From mboxrd@z Thu Jan  1 00:00:00 1970
Return-Path: <linux-kernel-owner@vger.kernel.org>
Received: (majordomo@vger.kernel.org) by vger.kernel.org via listexpand
        id S1760836AbdJQWCv (ORCPT <rfc822;w@1wt.eu>);
        Tue, 17 Oct 2017 18:02:51 -0400
Received: from mail.kernel.org ([198.145.29.99]:35316 "EHLO mail.kernel.org"
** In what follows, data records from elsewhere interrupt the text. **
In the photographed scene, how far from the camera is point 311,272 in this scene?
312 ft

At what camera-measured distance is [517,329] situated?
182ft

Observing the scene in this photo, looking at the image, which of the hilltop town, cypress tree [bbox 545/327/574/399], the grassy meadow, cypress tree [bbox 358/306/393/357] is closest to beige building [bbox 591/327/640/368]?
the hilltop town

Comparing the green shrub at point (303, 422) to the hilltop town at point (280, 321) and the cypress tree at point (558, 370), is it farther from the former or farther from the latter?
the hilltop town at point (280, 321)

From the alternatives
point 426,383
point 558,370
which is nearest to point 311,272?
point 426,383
        rhost-flags-OK-OK-OK-OK) by vger.kernel.org with ESMTP
        id S1754607AbdJQWCt (ORCPT <rfc822;linux-kernel@vger.kernel.org>);
        Tue, 17 Oct 2017 18:02:49 -0400
DMARC-Filter: OpenDMARC Filter v1.3.2 mail.kernel.org 0093F21925
Authentication-Results: mail.kernel.org; dmarc=none (p=none dis=none) header.from=kernel.org
Authentication-Results: mail.kernel.org; spf=none smtp.mailfrom=luto@kernel.org
X-Google-Smtp-Source: ABhQp+S3vTUaHEjPZlgM9w5IUSgTKFCw/1X6Omn8/LFnG8x8LRdL28zKYrlMMbIS+JNQBWbp2IEtEWibXmEdIl4tdVY=
MIME-Version: 1.0
In-Reply-To: <a41bbfdf-6af5-6b29-36bf-1ed677b6ca75@oracle.com>
References: <150788678482.924140.11785205105514746135.stgit@buzz>
 <20171013160514.GA27812@redhat.com> <3bdb5341-9ae6-265a-ce5b-45c2cfc76fad@yandex-team.ru>
 <d7b2a0b6-6d0c-5ca8-9d2b-3a1211713d34@yandex-team.ru> <20171016143628.b2ef80a9ef16d4345889b4d9@linux-foundation.org>
 <fc2ae985-7ef7-0caf-4eb9-9348a5ca5e78@oracle.com> <fb03aaef-84e5-c869-11cc-6e1d8b4699c8@oracle.com>
 <CALCETrUg0xrkWnsQhq5L9RpDunrD8w7C3EjxeOPPrQv2h1KMEA@mail.gmail.com> <a41bbfdf-6af5-6b29-36bf-1ed677b6ca75@oracle.com>
From: Andy Lutomirski <luto@kernel.org>
Date: Tue, 17 Oct 2017 15:02:27 -0700
X-Gmail-Original-Message-ID: <CALCETrXXDQEddqx5yUnGtgZnv_7eDc=GAFsmUSNPV45BGxQbPw@mail.gmail.com>
Message-ID: <CALCETrXXDQEddqx5yUnGtgZnv_7eDc=GAFsmUSNPV45BGxQbPw@mail.gmail.com>
Subject: Re: [PATCH v4] pidns: introduce syscall translate_pid
To: Prakash Sangappa <prakash.sangappa@oracle.com>
Cc: Nagarathnam Muthusamy <nagarathnam.muthusamy@oracle.com>,
        Andrew Morton <akpm@linux-foundation.org>,
        Konstantin Khlebnikov <khlebnikov@yandex-team.ru>,
        Oleg Nesterov <oleg@redhat.com>, Linux API <linux-api@vger.kernel.org>,
        "linux-kernel@vger.kernel.org" <linux-kernel@vger.kernel.org>,
        Serge Hallyn <serge.hallyn@ubuntu.com>,
        "Eric W. Biederman" <ebiederm@xmission.com>,
        Eugene Syromiatnikov <esyr@redhat.com>
Content-Type: text/plain; charset="UTF-8"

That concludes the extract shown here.